Organizational system structures learn to compensate for these dysfunctions, over compensating in some aspects to make up for deficiencies in other. This is the current status-quo, where real issues are hidden by team members who compensate fear of failure with lack of trust with each other. Culture of blame harvests watermelons, green on the outside and red on the inside.

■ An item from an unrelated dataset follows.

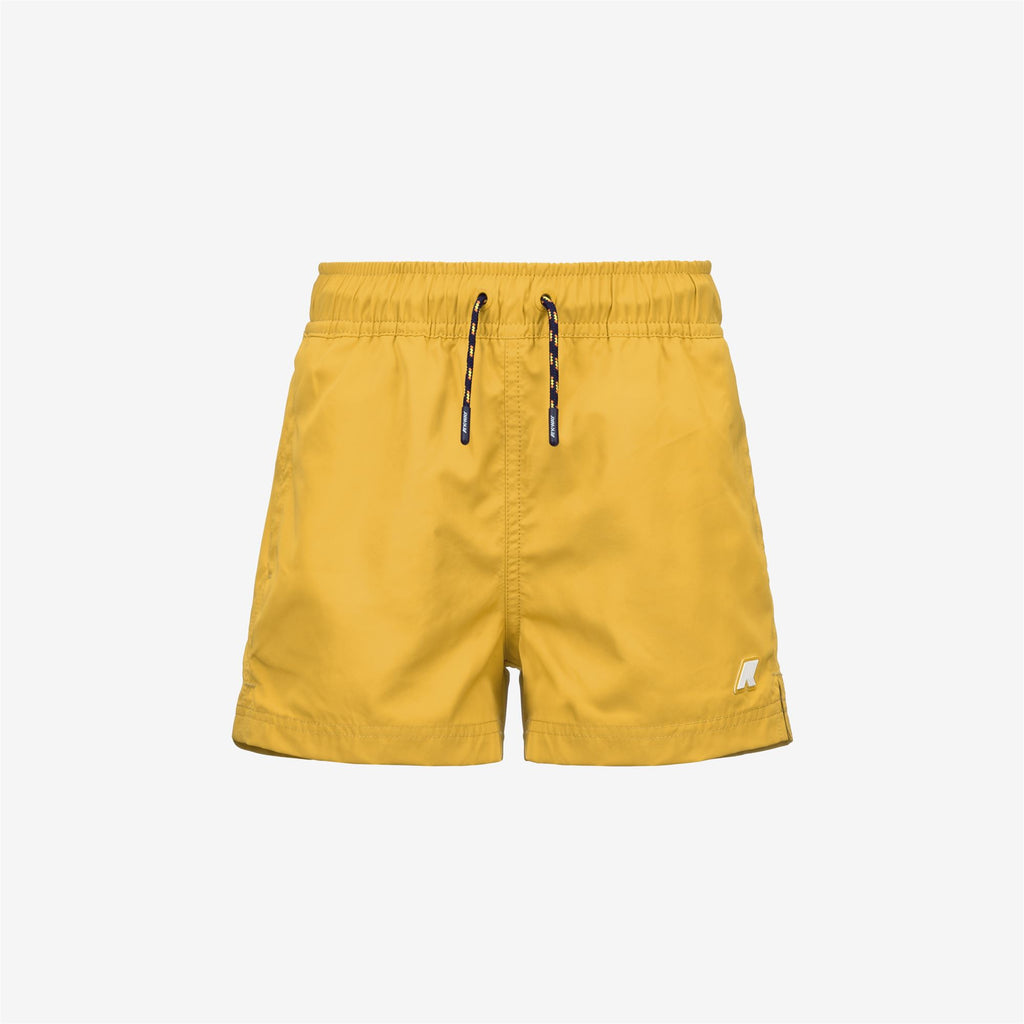 Bathing Suits_Boy_P. HAZEL_Swimming Trunks_Yellow Mimosa - Commercial 1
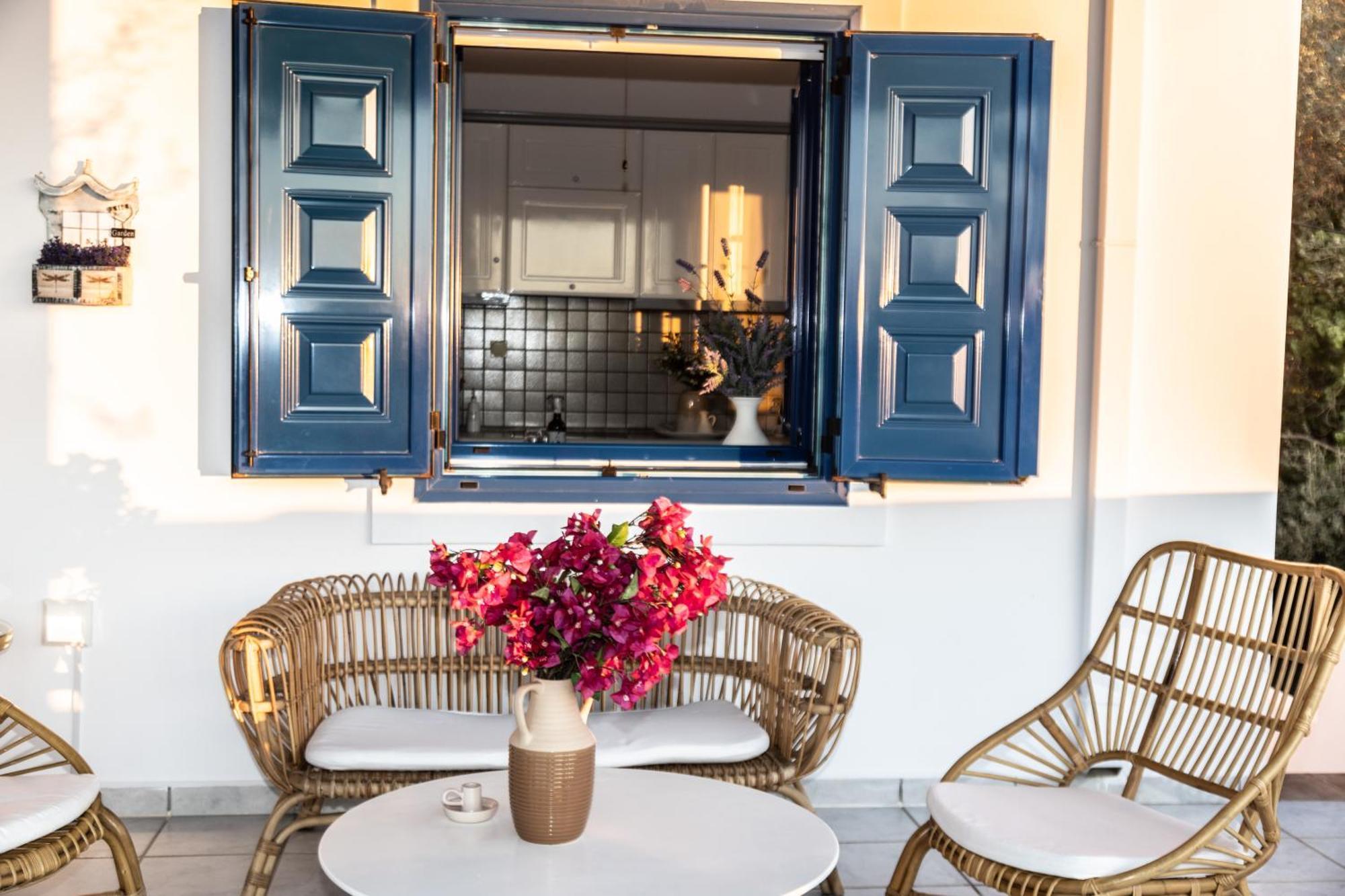 Giannis & Maria Sunset House Villa Lagoudi Zia Luaran gambar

Scarecrows passively deter threats, namely birds and animals that want to take advantage of unattended farm. Scarecrow management is then passive deterrence of known threats and ignorance of the many hidden risks that eat away at the produce. Scarecrow management falsely believe that all failures are bad. Their mental models are locked into a false dichotomy where every failure must be avoided by enforcing policies, rules, procedures that demand high-accountability and as consequence know who to blame for failures. This erodes psychological safety and forces people into defensive stances that hide real issues and erode learning opportunities. A culture of fear and blame persists, harvesting watermelons.
Fear of failure and lack of trust that stems from this fear is foundational to buearocartic dysfunction in organizations. Fear of being vulnerable with team members prevents development of trust within the team, and between the teams and leadership. Active leadership replaces blame with curiosity, looks beyond the superficial, to uncover learning opportunities.
How can we respond constructively to failures without giving rise to anything-goes attitude?
By solving this puzzle, we can perhaps unlock the key to building trust, which is absolutely necessary to building post-bureaucratic high-performing learning organizations.